I also saw the advantages of my situation. After seeing so many marriages with young children break up, I realized that while my child would not start out life with a social father, he would also not start out life with the strains of a broken family. The bright side of my having never been married is that I’ve also never been divorced, which means my kid will not know what Nora Ephron once described as “the cold reality of the D-word, that in order to see one parent, the divorced child must walk out on the other.”

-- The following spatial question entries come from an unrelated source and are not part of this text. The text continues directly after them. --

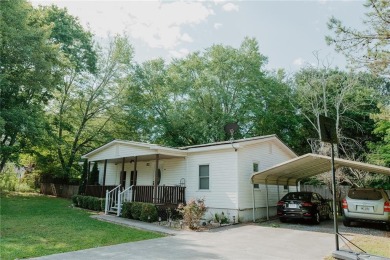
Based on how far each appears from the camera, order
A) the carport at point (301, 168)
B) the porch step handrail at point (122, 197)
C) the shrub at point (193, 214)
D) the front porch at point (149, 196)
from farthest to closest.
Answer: the porch step handrail at point (122, 197) < the front porch at point (149, 196) < the shrub at point (193, 214) < the carport at point (301, 168)

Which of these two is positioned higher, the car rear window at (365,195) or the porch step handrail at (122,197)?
the car rear window at (365,195)

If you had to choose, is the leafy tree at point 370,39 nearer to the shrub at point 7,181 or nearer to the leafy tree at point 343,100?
the leafy tree at point 343,100

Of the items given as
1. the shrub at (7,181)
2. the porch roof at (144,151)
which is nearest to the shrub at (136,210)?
the porch roof at (144,151)

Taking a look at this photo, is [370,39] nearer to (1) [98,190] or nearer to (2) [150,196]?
(2) [150,196]

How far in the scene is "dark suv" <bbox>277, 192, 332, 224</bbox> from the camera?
1262 cm

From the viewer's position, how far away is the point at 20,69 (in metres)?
18.0

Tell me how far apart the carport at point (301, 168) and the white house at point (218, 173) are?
69 cm

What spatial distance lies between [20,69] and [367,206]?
20.4m

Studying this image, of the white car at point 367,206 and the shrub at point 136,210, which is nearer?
the white car at point 367,206

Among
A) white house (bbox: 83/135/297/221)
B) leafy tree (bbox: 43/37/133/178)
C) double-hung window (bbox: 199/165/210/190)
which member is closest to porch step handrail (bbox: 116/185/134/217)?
white house (bbox: 83/135/297/221)

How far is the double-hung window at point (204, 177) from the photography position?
1510 centimetres

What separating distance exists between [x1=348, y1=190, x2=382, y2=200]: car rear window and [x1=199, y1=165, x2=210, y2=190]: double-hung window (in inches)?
261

So as my belly grew, so did my network of support. One by one, friends, not always the ones I expected, neighbors, and acquaintances stepped forward to play different roles. My friend Adam did a photo shoot of my growing bump; Josh played guitar and sang to my belly; and my old roommate, a burly guy from Ohio whom I would never have expected intense sensitivity, sent me a long email with advice, including that I should place cold cabbage leaves on my sore nipples when I started breast feeding. A slew of neighbors put together baby furniture, made offers of hot meals, took me grocery shopping, showed up to rub my feet, and even bought the baby a life vest so I wouldn’t worry that he might fall off the houseboat.
This network extended beyond physical proximity to my social network of far-flung friends. Good news on a genetic test meant I could text a friend and get an immediate response. I could post an ultrasound picture on Facebook and get a burst of oxytocin from seeing 27 likes and a comment from a friend from grade school or an old boyfriend who I hadn’t seen in years but still held a place in my heart. I soon began to feel heart-pounding pangs of love for my network.
And then there were my birth maids. At seven months pregnant, Julyne, my Mae-West-like Texan girlfriend, accompanied me to a fancy resort in the Turk and Caicos for a glamorous baby moon that I swore to myself I wouldn’t miss out on just because I didn’t have a husband.
Two weeks before I gave birth, Abby moved into my houseboat and stuck by my side until I went into labor. While my doula pounded my back, Abby held my hand or cracked a much-needed joke to distract me from the pain. She ended up wearing the same sweat pants for the entire three days I was in labor. In the background, I could also feel the love of my network as my phone pinged with text messages reassuring me that various others near by and far flung were there as well.
Alexander Louis Lehmann-Haupt came screaming into my life at dawn on July 26th.
“We did it!” Abby said as I gazed at my new son.
The collective “we” is what I heard, and is the reason that becoming a single mother has been nothing I imagined or feared: lonely nights, no support, and experiencing every milestone alone. Taking this leap of faith alone has drawn a network around me in numbers stronger than if I had conceived a child inside a traditional relationship and family. In the big and small moments of this new kind of passage, I’ve found love and connection in the intersecting hubs. Whether it was my best friends or distant acquaintances, it has never been just I, but this collective “we.” “We’re on a baby moon.” “We’re shopping for stroller” “We’re heading to the hospital.” It was always “we” even though that “we” never referred to the all-in-one husband and father. And now on the other side of a labor supported by this network and team birth, I now know mother love, and it is indeed every cliché ever spoken.